How to Choose a Safe Car Seat for your Child

Friday, 24 February 2012

At the top of the long list of equipment needed for a new baby is a reliable car seat. Most parents remember the anxiety of their first car journey with a newborn. The responsibility of protecting a child in a fast-moving vehicle can seem daunting, so the first step is to find a baby seat you know is safe and complies with the law.

As your child grows, it’s just as important to make sure they are sitting comfortably and safely, whether it’s on the school run or a family day out.

Safety standards
Cost, comfort and colour might all be factors when it comes to buying a car seat, but it’s essential to put safety first.

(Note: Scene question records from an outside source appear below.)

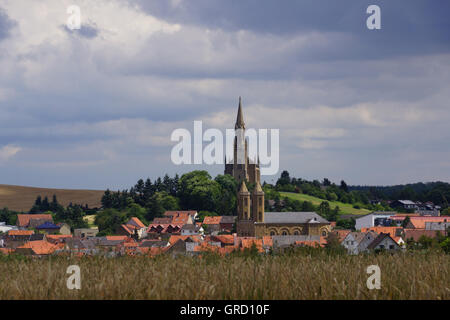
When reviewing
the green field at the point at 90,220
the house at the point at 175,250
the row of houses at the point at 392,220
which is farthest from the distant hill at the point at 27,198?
the house at the point at 175,250

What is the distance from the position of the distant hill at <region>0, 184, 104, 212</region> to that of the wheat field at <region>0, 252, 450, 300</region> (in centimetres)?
17204

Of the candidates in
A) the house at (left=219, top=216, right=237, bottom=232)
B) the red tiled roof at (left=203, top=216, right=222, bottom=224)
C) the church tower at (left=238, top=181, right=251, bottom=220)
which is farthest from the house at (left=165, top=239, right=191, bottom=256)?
the red tiled roof at (left=203, top=216, right=222, bottom=224)

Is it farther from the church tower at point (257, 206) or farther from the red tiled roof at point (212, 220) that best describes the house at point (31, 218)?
the church tower at point (257, 206)

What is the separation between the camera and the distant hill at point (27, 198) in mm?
184500

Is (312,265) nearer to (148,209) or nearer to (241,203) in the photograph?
(241,203)

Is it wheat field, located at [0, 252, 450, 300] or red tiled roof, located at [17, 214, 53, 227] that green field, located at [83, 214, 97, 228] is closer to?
red tiled roof, located at [17, 214, 53, 227]

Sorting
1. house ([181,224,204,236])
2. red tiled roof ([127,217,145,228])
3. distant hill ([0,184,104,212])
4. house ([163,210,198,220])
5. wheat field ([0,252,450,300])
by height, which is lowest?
house ([181,224,204,236])

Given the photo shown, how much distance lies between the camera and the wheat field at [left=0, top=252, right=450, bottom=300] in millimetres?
12680

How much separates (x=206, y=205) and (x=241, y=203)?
29.8m

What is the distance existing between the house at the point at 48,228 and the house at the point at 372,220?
6895 centimetres

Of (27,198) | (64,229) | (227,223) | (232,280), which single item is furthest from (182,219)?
(232,280)
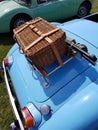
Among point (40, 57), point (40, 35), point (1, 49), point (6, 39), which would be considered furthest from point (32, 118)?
point (6, 39)

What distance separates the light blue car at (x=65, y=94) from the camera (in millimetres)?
2461

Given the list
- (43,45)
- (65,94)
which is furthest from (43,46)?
(65,94)

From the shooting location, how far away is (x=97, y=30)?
330cm

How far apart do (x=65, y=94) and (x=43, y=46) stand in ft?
1.76

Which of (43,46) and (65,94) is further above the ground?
(43,46)

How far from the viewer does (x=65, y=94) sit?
104 inches

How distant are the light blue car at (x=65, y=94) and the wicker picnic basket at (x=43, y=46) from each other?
158 mm

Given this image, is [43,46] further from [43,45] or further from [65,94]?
[65,94]

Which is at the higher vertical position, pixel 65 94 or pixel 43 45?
pixel 43 45

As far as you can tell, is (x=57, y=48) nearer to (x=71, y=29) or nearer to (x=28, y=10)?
(x=71, y=29)

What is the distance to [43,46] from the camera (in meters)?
2.56

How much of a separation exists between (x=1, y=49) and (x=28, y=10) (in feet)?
5.11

There are strict safety standards for all child seats and restraints sold in the UK – from baby seats to booster cushions for older children. Double check that any seat you buy conforms to these official guidelines.

Which type of car seat?
If you’re buying a child seat for the first time, the choice can seem confusing. It is essential to know the weight of your child when choosing which type of seat to buy.

Babies up to around 15 months or 13kg, require rearward facing seats, as they provide protection for the baby’s head, neck and spine. They can be put in the front or rear of the car, but parents are advised to opt for the rear. Never put a child seat in the front passenger seat if there is an activated airbag.

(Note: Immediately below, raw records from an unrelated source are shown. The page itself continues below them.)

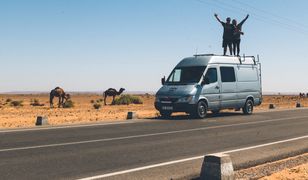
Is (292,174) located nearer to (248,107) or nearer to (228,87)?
(228,87)

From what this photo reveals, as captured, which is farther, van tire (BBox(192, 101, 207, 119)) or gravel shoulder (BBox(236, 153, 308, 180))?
van tire (BBox(192, 101, 207, 119))

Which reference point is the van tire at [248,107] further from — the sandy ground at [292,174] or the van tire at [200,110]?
the sandy ground at [292,174]

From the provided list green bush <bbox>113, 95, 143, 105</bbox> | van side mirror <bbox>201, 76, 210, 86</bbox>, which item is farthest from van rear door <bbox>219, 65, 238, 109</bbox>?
→ green bush <bbox>113, 95, 143, 105</bbox>

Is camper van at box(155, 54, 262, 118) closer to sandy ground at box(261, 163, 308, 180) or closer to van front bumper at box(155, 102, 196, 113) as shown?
van front bumper at box(155, 102, 196, 113)

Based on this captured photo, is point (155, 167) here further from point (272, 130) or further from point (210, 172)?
point (272, 130)

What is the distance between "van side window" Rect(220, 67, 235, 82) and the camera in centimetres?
1964

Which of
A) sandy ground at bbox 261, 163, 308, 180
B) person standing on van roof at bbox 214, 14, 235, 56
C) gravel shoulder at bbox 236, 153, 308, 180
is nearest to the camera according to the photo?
sandy ground at bbox 261, 163, 308, 180

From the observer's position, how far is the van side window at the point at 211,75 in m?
18.9

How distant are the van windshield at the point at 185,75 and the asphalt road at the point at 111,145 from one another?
3.50 m

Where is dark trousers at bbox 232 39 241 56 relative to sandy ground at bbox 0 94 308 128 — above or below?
above

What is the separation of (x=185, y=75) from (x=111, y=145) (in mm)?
9359

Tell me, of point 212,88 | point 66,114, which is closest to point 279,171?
point 212,88

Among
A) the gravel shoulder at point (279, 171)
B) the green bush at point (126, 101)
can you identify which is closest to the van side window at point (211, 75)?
the gravel shoulder at point (279, 171)

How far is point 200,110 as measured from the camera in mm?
18688
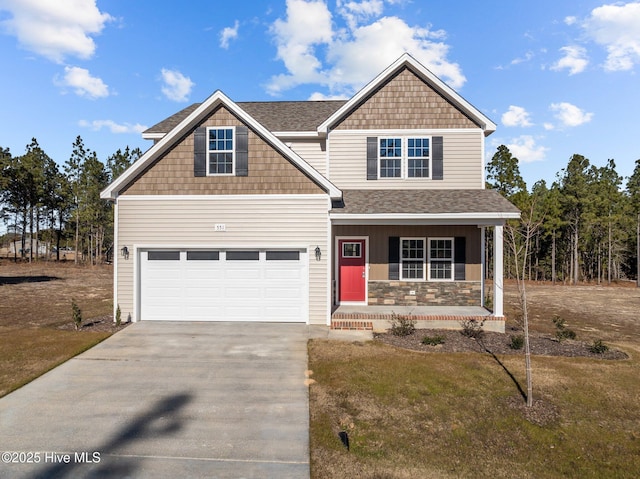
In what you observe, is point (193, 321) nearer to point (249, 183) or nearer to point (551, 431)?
point (249, 183)

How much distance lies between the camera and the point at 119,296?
11117 millimetres

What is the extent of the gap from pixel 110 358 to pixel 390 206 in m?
8.70

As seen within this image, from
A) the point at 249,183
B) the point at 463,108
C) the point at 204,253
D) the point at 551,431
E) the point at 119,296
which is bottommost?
the point at 551,431

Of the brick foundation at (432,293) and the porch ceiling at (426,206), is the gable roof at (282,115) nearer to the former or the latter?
the porch ceiling at (426,206)

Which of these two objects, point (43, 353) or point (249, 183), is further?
point (249, 183)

Forward facing child seats are designed for children aged up to about four years, or weighing 18kg. These have an integral harness, which helps reduce the risk of injury if there is a crash.

When your child has outgrown a forward facing seat – usually at four to six years, or 15kg to 25kg – they can move on to a booster seat and, later, a booster cushion. These seats don’t have an integral harness – the child is held in place by an adult seat belt which goes around the child and the seat. The seat belt needs to be correctly adjusted, so that it is as tight as comfortably possible, with the lap belt going over the pelvic region and the diagonal strap resting on the shoulder, not the neck.

Accidents and insurance
Experts insist that any child car seat that has been involved in a car accident should be replaced, even if there is no outward sign of damage.

Some car insurance policies will cover the cost of replacements – make sure you find adequate insurance for all your family’s needs.